Tham was speaking at the launch of a seminar on "Current Issues on
Genetically Modified Organisms at the Universiti Malaysia Sabah (UMS)
main campus in Likas, near here Thursday.

Citing a recent case where a greenpeace Chinese research team had
discovered that unapproved GMO rice was being sold over the past two
years and grown illegally in the Chinese province of Hubei, Tham said
testing had confirmed the presence of genetically engineered DNA in 19
samples and 18 of which were confirmed as Bt Rice, a genetically
enginereed variety of rice to produce an inbuilt pesticide.

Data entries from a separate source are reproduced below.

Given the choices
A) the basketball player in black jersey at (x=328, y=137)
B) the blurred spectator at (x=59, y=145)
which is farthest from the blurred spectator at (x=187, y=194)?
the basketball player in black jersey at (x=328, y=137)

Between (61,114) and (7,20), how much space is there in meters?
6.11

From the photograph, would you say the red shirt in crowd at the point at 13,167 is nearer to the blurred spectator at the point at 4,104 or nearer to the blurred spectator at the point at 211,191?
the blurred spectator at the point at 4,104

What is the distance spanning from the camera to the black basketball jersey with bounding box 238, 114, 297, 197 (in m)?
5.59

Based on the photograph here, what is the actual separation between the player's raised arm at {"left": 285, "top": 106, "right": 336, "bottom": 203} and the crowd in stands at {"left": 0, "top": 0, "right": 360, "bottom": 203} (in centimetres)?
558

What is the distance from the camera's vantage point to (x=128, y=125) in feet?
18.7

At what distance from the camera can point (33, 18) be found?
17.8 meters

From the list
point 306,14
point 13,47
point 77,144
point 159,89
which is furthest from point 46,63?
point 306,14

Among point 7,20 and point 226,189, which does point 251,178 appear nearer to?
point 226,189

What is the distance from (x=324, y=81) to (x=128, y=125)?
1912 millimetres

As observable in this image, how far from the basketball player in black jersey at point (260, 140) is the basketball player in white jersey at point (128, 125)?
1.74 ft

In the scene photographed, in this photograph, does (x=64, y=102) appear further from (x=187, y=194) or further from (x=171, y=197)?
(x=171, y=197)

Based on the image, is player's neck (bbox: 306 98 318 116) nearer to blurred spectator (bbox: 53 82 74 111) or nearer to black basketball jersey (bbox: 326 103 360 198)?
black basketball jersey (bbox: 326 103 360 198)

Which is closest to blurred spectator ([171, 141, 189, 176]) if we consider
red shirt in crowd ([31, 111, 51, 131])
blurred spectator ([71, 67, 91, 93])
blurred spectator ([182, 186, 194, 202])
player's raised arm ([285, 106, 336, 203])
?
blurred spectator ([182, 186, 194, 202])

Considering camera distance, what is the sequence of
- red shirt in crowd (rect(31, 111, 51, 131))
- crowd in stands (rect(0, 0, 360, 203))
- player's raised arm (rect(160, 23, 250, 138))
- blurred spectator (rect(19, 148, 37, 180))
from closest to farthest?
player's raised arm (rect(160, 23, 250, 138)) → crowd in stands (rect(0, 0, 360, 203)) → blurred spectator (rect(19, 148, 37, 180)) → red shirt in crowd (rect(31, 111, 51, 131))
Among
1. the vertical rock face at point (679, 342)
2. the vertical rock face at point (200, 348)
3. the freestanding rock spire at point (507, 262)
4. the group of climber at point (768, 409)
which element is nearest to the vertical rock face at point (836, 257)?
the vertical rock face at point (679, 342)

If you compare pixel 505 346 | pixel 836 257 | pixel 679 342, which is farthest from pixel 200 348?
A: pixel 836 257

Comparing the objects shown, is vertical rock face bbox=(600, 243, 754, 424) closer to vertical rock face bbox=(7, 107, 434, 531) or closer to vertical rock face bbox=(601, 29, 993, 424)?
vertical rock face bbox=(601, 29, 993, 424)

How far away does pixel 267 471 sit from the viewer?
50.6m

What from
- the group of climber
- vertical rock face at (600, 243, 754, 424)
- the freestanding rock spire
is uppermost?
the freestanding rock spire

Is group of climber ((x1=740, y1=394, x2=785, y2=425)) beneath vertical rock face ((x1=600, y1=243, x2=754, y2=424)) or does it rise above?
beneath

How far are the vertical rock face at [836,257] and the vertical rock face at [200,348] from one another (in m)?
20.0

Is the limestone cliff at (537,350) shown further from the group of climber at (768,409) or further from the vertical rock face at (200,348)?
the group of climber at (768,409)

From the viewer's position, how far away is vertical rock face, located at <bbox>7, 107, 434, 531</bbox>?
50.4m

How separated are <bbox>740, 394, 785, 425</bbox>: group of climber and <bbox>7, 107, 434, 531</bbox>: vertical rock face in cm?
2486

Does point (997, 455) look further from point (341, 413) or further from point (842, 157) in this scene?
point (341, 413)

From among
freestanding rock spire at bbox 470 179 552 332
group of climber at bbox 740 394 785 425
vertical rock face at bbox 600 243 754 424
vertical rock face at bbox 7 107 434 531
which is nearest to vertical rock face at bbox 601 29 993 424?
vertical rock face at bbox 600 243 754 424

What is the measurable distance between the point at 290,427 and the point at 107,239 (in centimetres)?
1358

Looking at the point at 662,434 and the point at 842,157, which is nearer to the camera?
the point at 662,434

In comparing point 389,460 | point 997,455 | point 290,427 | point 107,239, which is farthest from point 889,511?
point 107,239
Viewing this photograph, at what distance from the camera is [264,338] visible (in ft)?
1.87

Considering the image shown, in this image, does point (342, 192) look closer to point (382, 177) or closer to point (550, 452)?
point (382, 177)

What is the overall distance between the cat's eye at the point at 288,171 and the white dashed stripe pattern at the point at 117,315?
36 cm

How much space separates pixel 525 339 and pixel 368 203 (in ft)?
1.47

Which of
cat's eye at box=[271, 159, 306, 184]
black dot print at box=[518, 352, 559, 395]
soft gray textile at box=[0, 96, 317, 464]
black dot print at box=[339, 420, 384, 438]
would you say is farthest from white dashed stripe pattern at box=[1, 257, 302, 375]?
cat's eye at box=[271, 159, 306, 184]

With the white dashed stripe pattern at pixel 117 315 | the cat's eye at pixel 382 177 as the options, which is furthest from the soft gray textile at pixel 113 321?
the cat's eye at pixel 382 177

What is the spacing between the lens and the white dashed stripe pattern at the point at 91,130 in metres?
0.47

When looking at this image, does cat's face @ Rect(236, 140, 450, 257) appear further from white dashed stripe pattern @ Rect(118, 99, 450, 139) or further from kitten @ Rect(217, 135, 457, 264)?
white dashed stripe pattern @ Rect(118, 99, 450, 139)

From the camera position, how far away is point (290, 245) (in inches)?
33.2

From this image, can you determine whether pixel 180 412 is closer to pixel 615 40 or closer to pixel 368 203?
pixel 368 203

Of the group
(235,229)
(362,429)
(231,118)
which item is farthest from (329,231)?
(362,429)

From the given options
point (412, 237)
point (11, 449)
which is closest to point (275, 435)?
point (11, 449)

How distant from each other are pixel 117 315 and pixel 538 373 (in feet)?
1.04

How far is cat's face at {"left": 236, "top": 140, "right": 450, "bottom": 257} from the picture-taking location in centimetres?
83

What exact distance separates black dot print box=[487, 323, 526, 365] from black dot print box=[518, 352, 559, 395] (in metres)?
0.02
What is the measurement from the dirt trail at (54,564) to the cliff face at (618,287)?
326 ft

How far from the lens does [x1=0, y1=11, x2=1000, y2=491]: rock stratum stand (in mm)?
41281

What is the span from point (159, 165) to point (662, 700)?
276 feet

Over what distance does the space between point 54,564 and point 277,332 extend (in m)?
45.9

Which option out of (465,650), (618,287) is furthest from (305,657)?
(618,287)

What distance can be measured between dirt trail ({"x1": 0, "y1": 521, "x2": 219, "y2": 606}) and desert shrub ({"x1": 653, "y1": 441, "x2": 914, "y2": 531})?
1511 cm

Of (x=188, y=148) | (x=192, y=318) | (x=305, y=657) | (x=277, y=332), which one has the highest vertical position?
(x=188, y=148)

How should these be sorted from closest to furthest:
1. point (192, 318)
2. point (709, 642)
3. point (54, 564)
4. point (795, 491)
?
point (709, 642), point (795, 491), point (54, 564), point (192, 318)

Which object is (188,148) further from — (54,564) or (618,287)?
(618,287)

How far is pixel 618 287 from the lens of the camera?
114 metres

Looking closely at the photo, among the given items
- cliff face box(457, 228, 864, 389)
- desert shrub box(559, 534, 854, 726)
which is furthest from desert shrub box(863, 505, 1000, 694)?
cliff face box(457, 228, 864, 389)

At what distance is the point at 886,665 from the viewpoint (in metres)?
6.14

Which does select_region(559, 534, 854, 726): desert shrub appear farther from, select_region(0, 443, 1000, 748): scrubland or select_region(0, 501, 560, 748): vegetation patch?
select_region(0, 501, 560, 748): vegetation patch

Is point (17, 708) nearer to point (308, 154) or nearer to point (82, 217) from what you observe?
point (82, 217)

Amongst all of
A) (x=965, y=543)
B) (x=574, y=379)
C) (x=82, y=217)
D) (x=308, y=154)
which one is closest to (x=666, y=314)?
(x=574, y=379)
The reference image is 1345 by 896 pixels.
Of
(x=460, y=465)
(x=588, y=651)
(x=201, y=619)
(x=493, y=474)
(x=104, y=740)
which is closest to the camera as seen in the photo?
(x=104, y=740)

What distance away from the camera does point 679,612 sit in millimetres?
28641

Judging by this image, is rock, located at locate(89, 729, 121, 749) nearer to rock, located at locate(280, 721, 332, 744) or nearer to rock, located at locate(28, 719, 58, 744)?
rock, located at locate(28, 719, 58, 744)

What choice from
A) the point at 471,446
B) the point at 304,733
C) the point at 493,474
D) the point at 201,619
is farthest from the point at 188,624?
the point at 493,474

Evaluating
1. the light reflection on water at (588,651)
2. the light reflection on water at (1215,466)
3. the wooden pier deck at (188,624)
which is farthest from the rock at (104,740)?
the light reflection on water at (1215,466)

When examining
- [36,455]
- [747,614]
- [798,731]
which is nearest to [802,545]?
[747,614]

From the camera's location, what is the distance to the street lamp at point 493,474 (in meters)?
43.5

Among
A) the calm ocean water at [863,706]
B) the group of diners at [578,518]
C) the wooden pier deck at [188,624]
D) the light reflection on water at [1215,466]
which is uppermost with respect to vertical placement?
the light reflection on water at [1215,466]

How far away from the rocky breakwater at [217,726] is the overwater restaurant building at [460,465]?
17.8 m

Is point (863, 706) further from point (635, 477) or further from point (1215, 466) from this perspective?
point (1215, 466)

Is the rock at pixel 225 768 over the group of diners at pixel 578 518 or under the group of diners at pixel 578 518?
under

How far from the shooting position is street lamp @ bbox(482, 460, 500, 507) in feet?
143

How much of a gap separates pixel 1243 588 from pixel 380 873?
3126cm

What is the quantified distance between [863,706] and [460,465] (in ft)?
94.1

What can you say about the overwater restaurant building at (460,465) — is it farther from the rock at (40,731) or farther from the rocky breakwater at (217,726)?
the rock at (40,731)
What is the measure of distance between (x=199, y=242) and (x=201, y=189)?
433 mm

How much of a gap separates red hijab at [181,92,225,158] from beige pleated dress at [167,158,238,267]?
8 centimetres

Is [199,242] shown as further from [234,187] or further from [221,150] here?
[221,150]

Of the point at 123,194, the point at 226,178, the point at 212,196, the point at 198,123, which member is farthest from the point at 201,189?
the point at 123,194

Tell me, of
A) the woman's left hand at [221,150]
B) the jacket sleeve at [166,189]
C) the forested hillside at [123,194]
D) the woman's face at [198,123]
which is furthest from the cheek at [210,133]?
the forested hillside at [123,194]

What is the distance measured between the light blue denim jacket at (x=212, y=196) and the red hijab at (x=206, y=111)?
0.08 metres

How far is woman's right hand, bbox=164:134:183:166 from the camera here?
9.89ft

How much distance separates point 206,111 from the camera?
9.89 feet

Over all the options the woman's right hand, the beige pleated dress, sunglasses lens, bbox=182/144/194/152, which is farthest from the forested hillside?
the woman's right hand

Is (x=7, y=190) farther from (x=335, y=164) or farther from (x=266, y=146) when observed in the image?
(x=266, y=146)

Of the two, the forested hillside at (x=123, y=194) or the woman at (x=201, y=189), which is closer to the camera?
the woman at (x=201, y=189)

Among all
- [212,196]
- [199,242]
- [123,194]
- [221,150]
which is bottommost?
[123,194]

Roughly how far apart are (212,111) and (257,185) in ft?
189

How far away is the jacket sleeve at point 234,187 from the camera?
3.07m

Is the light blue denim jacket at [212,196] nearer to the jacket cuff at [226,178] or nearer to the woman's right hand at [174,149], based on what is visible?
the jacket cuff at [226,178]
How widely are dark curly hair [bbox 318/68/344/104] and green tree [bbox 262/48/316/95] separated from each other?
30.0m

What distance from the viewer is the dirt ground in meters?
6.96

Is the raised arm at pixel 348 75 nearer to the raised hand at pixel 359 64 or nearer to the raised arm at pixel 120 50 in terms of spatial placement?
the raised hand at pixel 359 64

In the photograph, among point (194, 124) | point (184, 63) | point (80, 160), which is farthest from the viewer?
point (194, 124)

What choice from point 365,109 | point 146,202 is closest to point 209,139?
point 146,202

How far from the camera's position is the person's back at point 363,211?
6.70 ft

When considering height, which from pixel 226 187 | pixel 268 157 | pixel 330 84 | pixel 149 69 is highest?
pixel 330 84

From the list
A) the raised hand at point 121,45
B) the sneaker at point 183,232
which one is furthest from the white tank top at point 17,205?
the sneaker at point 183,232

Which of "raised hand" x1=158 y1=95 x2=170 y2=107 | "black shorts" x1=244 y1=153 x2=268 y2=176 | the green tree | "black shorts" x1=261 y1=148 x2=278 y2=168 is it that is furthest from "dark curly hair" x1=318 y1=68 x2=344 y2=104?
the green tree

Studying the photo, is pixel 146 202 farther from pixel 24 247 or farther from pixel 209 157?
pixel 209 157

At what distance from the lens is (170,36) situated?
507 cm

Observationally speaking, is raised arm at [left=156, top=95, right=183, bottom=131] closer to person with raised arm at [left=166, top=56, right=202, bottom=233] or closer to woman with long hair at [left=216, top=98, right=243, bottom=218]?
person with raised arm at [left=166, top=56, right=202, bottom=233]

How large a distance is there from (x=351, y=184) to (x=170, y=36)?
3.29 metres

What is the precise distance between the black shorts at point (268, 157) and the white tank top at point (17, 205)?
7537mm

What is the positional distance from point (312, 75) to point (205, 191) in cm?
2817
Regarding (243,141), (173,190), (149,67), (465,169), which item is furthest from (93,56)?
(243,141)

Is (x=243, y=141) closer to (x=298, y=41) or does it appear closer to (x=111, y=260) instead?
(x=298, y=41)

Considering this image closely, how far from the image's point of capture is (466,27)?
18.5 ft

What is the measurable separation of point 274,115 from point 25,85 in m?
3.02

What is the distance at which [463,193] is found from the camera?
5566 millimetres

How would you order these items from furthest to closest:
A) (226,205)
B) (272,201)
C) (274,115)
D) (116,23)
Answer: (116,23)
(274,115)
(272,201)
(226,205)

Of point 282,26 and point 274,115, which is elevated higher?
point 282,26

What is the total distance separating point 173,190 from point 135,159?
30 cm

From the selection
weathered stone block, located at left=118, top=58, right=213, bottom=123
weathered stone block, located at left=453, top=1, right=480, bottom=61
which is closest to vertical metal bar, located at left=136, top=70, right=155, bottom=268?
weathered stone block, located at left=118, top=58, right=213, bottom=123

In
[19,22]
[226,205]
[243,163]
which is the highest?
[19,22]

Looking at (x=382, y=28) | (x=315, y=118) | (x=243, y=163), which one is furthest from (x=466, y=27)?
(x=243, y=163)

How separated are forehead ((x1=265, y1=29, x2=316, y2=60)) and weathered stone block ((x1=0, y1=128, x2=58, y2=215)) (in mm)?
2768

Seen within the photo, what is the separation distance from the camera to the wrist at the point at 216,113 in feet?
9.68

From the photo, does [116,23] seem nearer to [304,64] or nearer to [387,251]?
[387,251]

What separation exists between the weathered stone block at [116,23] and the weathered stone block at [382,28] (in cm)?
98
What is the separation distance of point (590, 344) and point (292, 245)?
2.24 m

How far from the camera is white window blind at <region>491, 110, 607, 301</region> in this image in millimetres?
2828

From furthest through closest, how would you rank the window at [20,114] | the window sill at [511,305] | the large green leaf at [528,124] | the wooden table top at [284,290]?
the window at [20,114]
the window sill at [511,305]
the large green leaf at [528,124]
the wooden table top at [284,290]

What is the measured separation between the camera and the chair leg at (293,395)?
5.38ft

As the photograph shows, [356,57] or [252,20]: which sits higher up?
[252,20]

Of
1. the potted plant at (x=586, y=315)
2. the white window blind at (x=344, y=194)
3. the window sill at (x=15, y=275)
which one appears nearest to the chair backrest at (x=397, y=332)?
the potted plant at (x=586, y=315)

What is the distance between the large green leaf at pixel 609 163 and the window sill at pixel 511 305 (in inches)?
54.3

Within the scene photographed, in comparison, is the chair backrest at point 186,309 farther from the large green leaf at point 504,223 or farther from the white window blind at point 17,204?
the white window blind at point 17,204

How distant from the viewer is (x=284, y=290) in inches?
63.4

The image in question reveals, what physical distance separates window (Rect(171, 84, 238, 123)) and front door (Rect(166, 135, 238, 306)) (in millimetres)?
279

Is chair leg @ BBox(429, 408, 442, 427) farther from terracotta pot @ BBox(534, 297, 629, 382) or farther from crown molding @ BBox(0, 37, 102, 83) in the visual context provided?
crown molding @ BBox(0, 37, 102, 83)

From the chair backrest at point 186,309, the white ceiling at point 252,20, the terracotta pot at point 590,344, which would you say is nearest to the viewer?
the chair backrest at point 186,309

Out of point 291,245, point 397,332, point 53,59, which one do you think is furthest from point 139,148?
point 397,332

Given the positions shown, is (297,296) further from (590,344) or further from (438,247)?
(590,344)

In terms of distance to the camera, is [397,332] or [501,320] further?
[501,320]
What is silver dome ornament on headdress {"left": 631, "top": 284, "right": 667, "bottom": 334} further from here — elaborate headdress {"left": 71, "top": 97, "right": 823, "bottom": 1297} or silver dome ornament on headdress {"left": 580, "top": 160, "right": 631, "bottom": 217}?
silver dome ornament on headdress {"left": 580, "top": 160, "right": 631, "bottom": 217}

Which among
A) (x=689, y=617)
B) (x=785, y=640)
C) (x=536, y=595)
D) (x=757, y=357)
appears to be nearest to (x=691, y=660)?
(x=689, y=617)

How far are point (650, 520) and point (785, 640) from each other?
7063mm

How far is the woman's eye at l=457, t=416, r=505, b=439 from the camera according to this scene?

"Such incidents should be prevented as it is still unclear whether this
rice is safe for human consumption.

"And countries suffering from GMO rice contamination will also experience
market rejection," he added.

On Malaysia's context, Tham said the Ministry of Natural Resources and
Environment and the Ministry of Science, Technology and Innovation was
instrumental in drafting the biosafety law which regulates the research
and development, field trials, release and commercialisation of GMOs.

He said issues on GMO had been widely discussed at the national and
international levels but "Malaysians are relatively new to food or
products produced through genetic modifications or biotechnology".

As such, Tham urged UMS to play an important role to generate interest
and promote public awareness on new frontiers which concerns the state's
well being, particularly in the area of Biotechnology.